The unexpected predatory lusts found among bonobos challenge a conventional theory that male dominance and aggression must be causally linked to hunting, said Gottfried
Hohmann, one of the study’s authors.
It’s “relevant for the discussion about male dominance and bonding, aggression and hunting,” added
Hohmann, of the Max Planck Institute for Evolutionary Anthropology in Leipzig, Germany.

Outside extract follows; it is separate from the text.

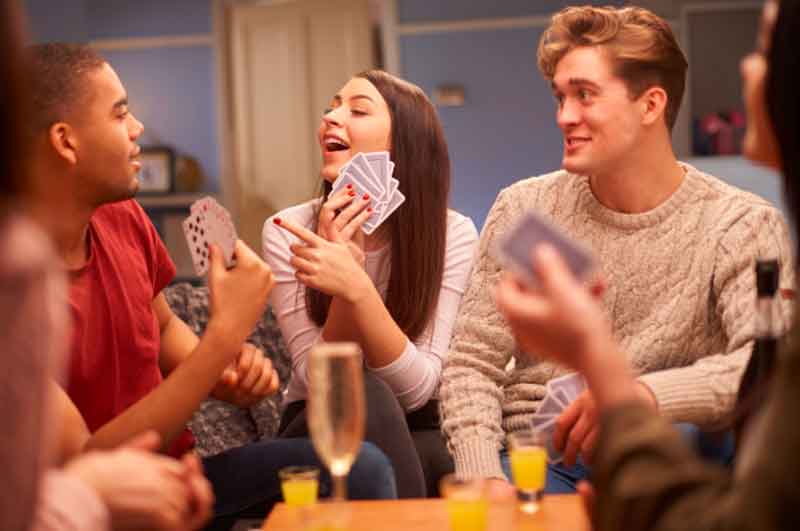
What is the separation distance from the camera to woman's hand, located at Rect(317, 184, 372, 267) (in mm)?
2689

“In chimpanzees, male dominance is associated with physical violence, hunting, and meat consumption. By inference, the lack of male dominance and physical violence is often used to explain the relative absence of hunting and meat eating in
bonobos.”
Bonobos live only in the lowland forest south of the river Congo. Along with chimpanzees, they are humans’ closest evolutionary relatives. Bonobos are perhaps best known for their promiscuity: sexual acts both within and between the sexes are a common means of greeting, resolving conflicts, or reconciling after conflicts.
Hohmann’s team made its observations while studying a bonobo population living in LuiKotale, Salonga National Park in Congo. The researchers said they saw three cases of successful hunts in which
bonobos captured and ate their primate prey, and two failed hunts. Both
bonobo sexes seemed to play active roles the hunts, unlike the case with chimpanzees, according to the scientists.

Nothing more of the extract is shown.